Department of Health Policy and Management, Graduate School of Public Health, University of Pittsburgh, Pittsburgh, Pennsylvania.
Department of Obstetrics and Gynecology, La Paz University Hospital, Madrid, Spain.
JAMA Intern Med. 2015 Jan;175(1):18-24. doi: 10.1001/jamainternmed.2014.5398.
It remains unclear whether dabigatran etexilate mesylate is associated with higher risk of bleeding than warfarin sodium in real-world clinical practice.
To compare the risk of bleeding associated with dabigatran and warfarin using Medicare data.
DESIGN, SETTING, AND PARTICIPANTS: In this retrospective cohort study, we used pharmacy and medical claims in 2010 to 2011 from a 5% random sample of Medicare beneficiaries. We identified participants as those newly diagnosed as having atrial fibrillation from October 1, 2010, through October 31, 2011, and who initiated dabigatran or warfarin treatment within 60 days of initial diagnosis. We followed up patients until discontinued use or switch of anticoagulants, death, or December 31, 2011.
Dabigatran users (n = 1302) and warfarin users (n = 8102).

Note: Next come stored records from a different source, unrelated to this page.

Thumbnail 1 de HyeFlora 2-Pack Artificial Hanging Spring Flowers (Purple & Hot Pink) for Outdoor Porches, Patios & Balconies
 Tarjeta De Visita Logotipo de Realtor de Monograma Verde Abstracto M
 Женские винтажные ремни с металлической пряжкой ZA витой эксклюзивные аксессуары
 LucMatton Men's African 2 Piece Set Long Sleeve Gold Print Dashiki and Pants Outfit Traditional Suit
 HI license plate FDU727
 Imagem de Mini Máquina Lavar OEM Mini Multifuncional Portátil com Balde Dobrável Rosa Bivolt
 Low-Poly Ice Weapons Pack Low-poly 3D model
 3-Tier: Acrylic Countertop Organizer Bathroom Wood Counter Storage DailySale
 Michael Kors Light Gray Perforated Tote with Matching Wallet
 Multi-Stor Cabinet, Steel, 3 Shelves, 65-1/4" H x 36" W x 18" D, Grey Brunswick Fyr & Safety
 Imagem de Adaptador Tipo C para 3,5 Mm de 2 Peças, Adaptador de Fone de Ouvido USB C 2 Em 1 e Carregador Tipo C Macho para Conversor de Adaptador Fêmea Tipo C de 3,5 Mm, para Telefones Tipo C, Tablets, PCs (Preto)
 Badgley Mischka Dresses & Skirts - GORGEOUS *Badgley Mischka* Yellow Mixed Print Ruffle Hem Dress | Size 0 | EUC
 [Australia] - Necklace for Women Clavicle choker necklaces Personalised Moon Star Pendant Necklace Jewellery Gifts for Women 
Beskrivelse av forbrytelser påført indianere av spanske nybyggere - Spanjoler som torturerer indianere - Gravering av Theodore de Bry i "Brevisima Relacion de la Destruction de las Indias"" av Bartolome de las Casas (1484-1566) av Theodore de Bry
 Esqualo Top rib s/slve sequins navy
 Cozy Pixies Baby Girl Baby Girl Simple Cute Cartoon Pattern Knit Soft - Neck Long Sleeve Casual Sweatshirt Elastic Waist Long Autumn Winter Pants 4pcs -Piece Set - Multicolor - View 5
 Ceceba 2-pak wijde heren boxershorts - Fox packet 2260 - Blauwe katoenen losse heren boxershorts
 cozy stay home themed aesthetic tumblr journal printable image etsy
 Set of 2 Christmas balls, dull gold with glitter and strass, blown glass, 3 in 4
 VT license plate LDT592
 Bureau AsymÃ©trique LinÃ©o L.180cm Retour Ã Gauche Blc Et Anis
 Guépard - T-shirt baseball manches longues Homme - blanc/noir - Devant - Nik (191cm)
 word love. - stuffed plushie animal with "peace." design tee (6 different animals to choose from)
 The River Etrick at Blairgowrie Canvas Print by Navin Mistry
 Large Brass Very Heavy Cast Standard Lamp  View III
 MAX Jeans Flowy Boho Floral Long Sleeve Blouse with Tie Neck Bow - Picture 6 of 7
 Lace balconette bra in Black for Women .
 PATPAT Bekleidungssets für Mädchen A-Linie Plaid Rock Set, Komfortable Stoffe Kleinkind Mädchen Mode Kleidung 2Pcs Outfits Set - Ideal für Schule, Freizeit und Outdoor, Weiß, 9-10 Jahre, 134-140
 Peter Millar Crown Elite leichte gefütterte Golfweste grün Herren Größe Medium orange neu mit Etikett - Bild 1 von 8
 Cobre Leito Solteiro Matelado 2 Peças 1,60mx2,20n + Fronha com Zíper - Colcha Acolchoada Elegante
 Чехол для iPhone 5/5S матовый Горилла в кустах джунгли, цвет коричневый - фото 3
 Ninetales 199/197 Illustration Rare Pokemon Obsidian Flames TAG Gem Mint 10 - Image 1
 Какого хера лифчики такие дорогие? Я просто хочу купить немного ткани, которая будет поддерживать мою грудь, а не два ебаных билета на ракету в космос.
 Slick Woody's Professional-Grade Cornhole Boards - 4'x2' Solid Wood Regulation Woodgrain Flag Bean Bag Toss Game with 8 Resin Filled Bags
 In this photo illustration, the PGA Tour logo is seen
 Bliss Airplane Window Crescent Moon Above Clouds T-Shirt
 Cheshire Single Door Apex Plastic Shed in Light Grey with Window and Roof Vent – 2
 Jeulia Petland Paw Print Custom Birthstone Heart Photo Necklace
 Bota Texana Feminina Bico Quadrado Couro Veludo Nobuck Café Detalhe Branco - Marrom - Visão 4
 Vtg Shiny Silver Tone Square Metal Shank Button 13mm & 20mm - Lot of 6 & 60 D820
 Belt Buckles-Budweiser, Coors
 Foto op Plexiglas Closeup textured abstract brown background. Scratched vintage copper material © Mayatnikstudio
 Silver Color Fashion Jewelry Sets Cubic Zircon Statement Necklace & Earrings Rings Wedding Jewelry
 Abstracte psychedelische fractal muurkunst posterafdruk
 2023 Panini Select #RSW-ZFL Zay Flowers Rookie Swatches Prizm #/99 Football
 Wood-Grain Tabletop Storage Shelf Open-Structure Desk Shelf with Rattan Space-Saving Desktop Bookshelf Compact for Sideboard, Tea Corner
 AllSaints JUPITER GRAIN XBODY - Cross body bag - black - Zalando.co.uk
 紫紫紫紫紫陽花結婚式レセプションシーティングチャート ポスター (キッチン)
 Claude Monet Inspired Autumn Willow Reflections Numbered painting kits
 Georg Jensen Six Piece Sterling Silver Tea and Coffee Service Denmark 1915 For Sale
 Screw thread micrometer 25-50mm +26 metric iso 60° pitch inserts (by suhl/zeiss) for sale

We identified any bleeding events and categorized them as major and minor bleeding by anatomical site. Major bleeding events included intracranial hemorrhage, hemoperitoneum, and inpatient or emergency department stays for hematuria, gastrointestinal, or other hemorrhage. We used a propensity score weighting mechanism to balance patient characteristics between 2 groups and Cox proportional hazards regression models to evaluate the risk of bleeding. We further examined the risk of bleeding for 4 subgroups of high-risk patients: those 75 years or older, African Americans, those with chronic kidney disease, and those with more than 7 concomitant comorbidities.
Dabigatran was associated with a higher risk of bleeding relative to warfarin, with hazard ratios of 1.30 (95% CI, 1.20-1.41) for any bleeding event, 1.58 (95% CI, 1.36-1.83) for major bleeding, and 1.85 (95% CI, 1.64-2.07) for gastrointestinal bleeding. The risk of intracranial hemorrhage was higher among warfarin users, with a hazard ratio of 0.32 (95% CI, 0.20-0.50) for dabigatran compared with warfarin. Dabigatran was consistently associated with an increased risk of major bleeding and gastrointestinal hemorrhage for all subgroups analyzed. The risk of major bleeding among dabigatran users was especially high for African Americans and patients with chronic kidney disease.
Dabigatran was associated with a higher incidence of major bleeding (regardless of the anatomical site), a higher risk of gastrointestinal bleeding, but a lower risk of intracranial hemorrhage. Thus, dabigatran should be prescribed with caution, especially among high-risk patients.
在真实临床实践中,甲磺酸达比加群酯与华法林钠相比是否出血风险更高仍不清楚。
使用医疗保险数据比较达比加群和华法林相关出血风险。
设计、地点和参与者:在这项回顾性队列研究中,我们使用了 2010 年至 2011 年医疗保险受益人的 5%随机样本中的药房和医疗索赔数据。我们将参与者定义为 2010 年 10 月 1 日至 2011 年 10 月 31 日期间新诊断为心房颤动的患者,并在初始诊断后 60 天内开始接受达比加群或华法林治疗。我们对患者进行随访,直到停止使用或更换抗凝剂、死亡或 2011 年 12 月 31 日。
达比加群使用者(n=1302)和华法林使用者(n=8102)。
我们确定了任何出血事件,并根据解剖部位将其分类为主要和次要出血。主要出血事件包括颅内出血、血腹以及因血尿、胃肠道或其他出血而住院或急诊就诊。我们使用倾向评分加权机制在两组之间平衡患者特征,并使用 Cox 比例风险回归模型评估出血风险。我们进一步检查了 4 组高危患者的出血风险:年龄 75 岁或以上、非裔美国人、慢性肾脏病患者和合并症超过 7 种的患者。
与华法林相比,达比加群与出血风险增加相关,任何出血事件的风险比为 1.30(95%CI,1.20-1.41),主要出血的风险比为 1.58(95%CI,1.36-1.83),胃肠道出血的风险比为 1.85(95%CI,1.64-2.07)。华法林使用者颅内出血风险更高,达比加群与华法林相比,风险比为 0.32(95%CI,0.20-0.50)。达比加群与所有分析亚组的主要出血和胃肠道出血风险增加相关。达比加群使用者的主要出血风险,尤其是非裔美国人和慢性肾脏病患者的风险更高。
达比加群与主要出血(无论解剖部位)发生率增加、胃肠道出血风险增加相关,但颅内出血风险降低相关。因此,达比加群的处方应谨慎,尤其是在高危患者中。